Peut-on être enseignant et drag queen?
Michel von Känel est enseignant et se travestit une fois par mois. Il est doublement dans la ligne de mire, comme il le raconte dans cet entretien à SRF. Mais il ne se laisse pas abattre pour autant.
SRF: Que signifie être drag queen pour vous?
Michel von Känel: La liberté de se présenter comme je le souhaite. D’être libre et de célébrer la féminité. Car dans notre société, la féminité est encore présentée comme quelque chose de faible. Surtout chez les hommes. En tant que drag queen, j’assume ma féminité et j’en fais une force.
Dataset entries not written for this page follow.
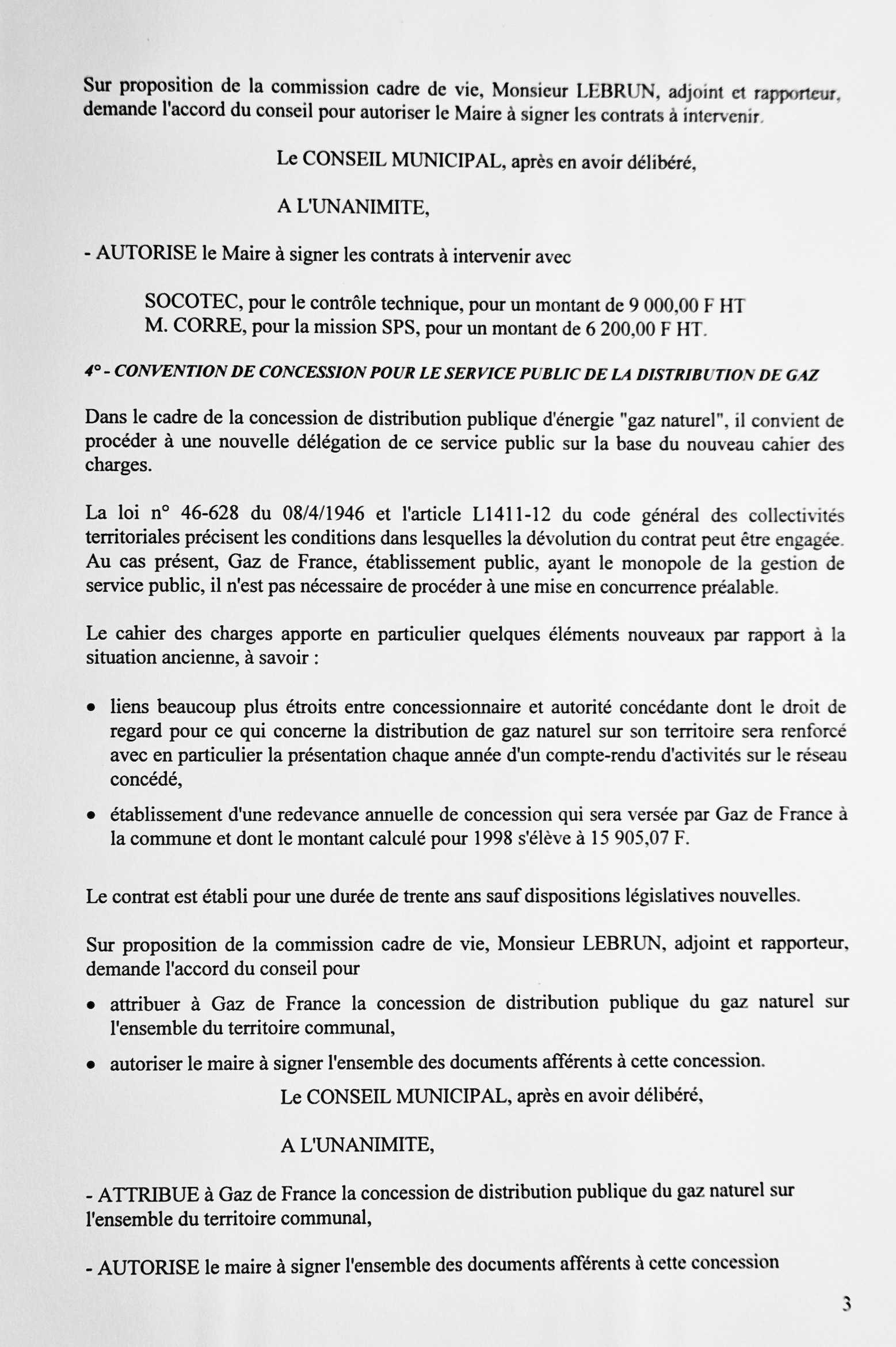 Sur proposition de la commission cadre de vie, Monsieur LEBRUN, adjoint et rapporteur, demande l'accord du conseil pour autoriser le Maire à signer les contrats à intervenir.

Le CONSEIL MUNICIPAL, après en avoir délibéré,

A L'UNANIMITE,

- AUTORISE le Maire à signer les contrats à intervenir avec

SOCOTEC, pour le contrôle technique, pour un montant de 9 000,00 F HT
M. CORRE, pour la mission SPS, pour un montant de 6 200,00 F HT.

4° - CONVENTION DE CONCESSION POUR LE SERVICE PUBLIC DE LA DISTRIBUTION DE GAZ

Dans le cadre de la concession de distribution publique d'énergie "gaz naturel", il convient de procéder à une nouvelle délégation de ce service public sur la base du nouveau cahier des charges.

La loi n° 46-628 du 08/4/1946 et l'article L1411-12 du code général des collectivités territoriales précisent les conditions dans lesquelles la dévolution du contrat peut être engagée. Au cas présent, Gaz de France, établissement public, ayant le monopole de la gestion de service public, il n'est pas nécessaire de procéder à une mise en concurrence préalable.

Le cahier des charges apporte en particulier quelques éléments nouveaux par rapport à la situation ancienne, à savoir :

• liens beaucoup plus étroits entre concessionnaire et autorité concédante dont le droit de regard pour ce qui concerne la distribution de gaz naturel sur son territoire sera renforcé avec en particulier la présentation chaque année d'un compte-rendu d'activités sur le réseau concédé,

• établissement d'une redevance annuelle de concession qui sera versée par Gaz de France à la commune et dont le montant calculé pour 1998 s'élève à 15 905,07 F.

Le contrat est établi pour une durée de trente ans sauf dispositions législatives nouvelles.

Sur proposition de la commission cadre de vie, Monsieur LEBRUN, adjoint et rapporteur, demande l'accord du conseil pour

• attribuer à Gaz de France la concession de distribution publique du gaz naturel sur l'ensemble du territoire communal,

• autoriser le maire à signer l'ensemble des documents afférents à cette concession.

Le CONSEIL MUNICIPAL, après en avoir délibéré,

A L'UNANIMITE,

- ATTRIBUE à Gaz de France la concession de distribution publique du gaz naturel sur l'ensemble du territoire communal,

- AUTORISE le maire à signer l'ensemble des documents afférents à cette concession

3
Mais le travestissement est aussi une déclaration politique.
Les drag queens ont toujours été des figures de proue du mouvement des fiertés. Dans le débat actuel, nous sommes instrumentalisées par la partie adverse, justement parce que nous sommes si politiques. On fait du travestissement une image ennemie. Nous sommes présentées comme mauvaises parce que nous jouons avec le genre. Nous sommes ainsi exactement ce que de nombreuses personnes positionnées à droite ne veulent pas voir. C’est pourquoi je veux être clair: le travestissement est une forme d’art. Nous ne sommes pas des méchants, mais des gens qui aiment la paix.
Vous êtes enseignant et, selon le programme scolaire, vous devez également enseigner les questions de genre. Comment y parvenez-vous?
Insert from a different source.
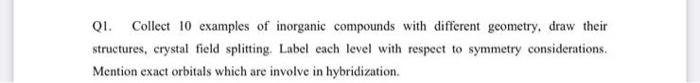 Q1. Collect 10 examples of inorganic compounds with different geometry, draw their structures, crystal field splitting. Label each level with respect to symmetry considerations. Mention exact orbitals which are involve in hybridization.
Il est important d’en parler à l’école, car les jeunes queers et trans sont beaucoup plus souvent confrontés au harcèlement, ce qui augmente le taux de suicide. Pour contenir le harcèlement et apporter de l’objectivité dans la discussion, il faut de l’éducation. Mais la première chose à faire est de définir les termes pour pouvoir en parler.
J’aimerais bien traiter ces thèmes de manière approfondie, mais en tant qu’enseignant queer, je me trouve dans la ligne de mire et j’ai du mal à aborder ces thèmes comme je le souhaiterais, notamment pour me protéger. La compétence de pouvoir discuter de ces questions de manière respectueuse est pourtant inscrite dans le programme scolaire.
Des parents se sont-ils déjà manifestés?
Jamais pour l’enseignement, mais pour mon activité de drag queen. Je ne suis pas un enseignant qui veut influencer les enfants sur le plan politique. Beaucoup ont peur qu’avec un enseignant comme moi, les enfants deviennent tous gays et lesbiennes. Je peux les rassurer, je ne parviens même pas à leur faire faire leurs devoirs.
La direction de l’école vous soutient-elle?
Oui, et c’était aussi très important pour moi lorsque j’ai choisi l’école. C’est pourquoi j’ai été transparent sur le fait que je suis une drag queen dans ma candidature.
Avez-vous été victime de nombreuses agressions ou discriminations?
Je n’ai heureusement jamais subi d’agressions physiques, mais j’ai été confronté à de nombreuses paroles blessantes – sur les réseaux sociaux et dans la rue, il y a des choses violentes. Je dis alors toujours: «Ca ne m’atteint pas, je suis au-dessus de ça». Mais parfois, je m’assieds quand même chez moi et je me dis: «Wow, c’est quand même dingue que je ne puisse pas simplement marcher dans la rue comme n’importe qui d’autre».
Vous devez vous attendre à des réactions violentes, pourquoi êtes-vous quand même apparue dans l’émission «Club» de SRF?
J’ai eu du mal à participer à l’émission. J’ai entendu parler des menaces de mort proférées à l’école secondaire de Stäfa dans le cadre de la journée de l’égalité des sexes. Et comme je suis doublement concernée par le sujet, en tant qu’enseignante et en tant que drag queen, j’ai eu peur pour ma sécurité.
Mais je me suis dit: «Non, je ne vais pas laisser ces voix me réduire au silence». J’ai fait mon coming-out à 21 ans, je suis là et il est important que je puisse prendre position. Personne ne peut me l’enlever. La peur ne me fait pas avancer. C’est ce qui m’importe en tant que drag queen, mais aussi en tant que professeur.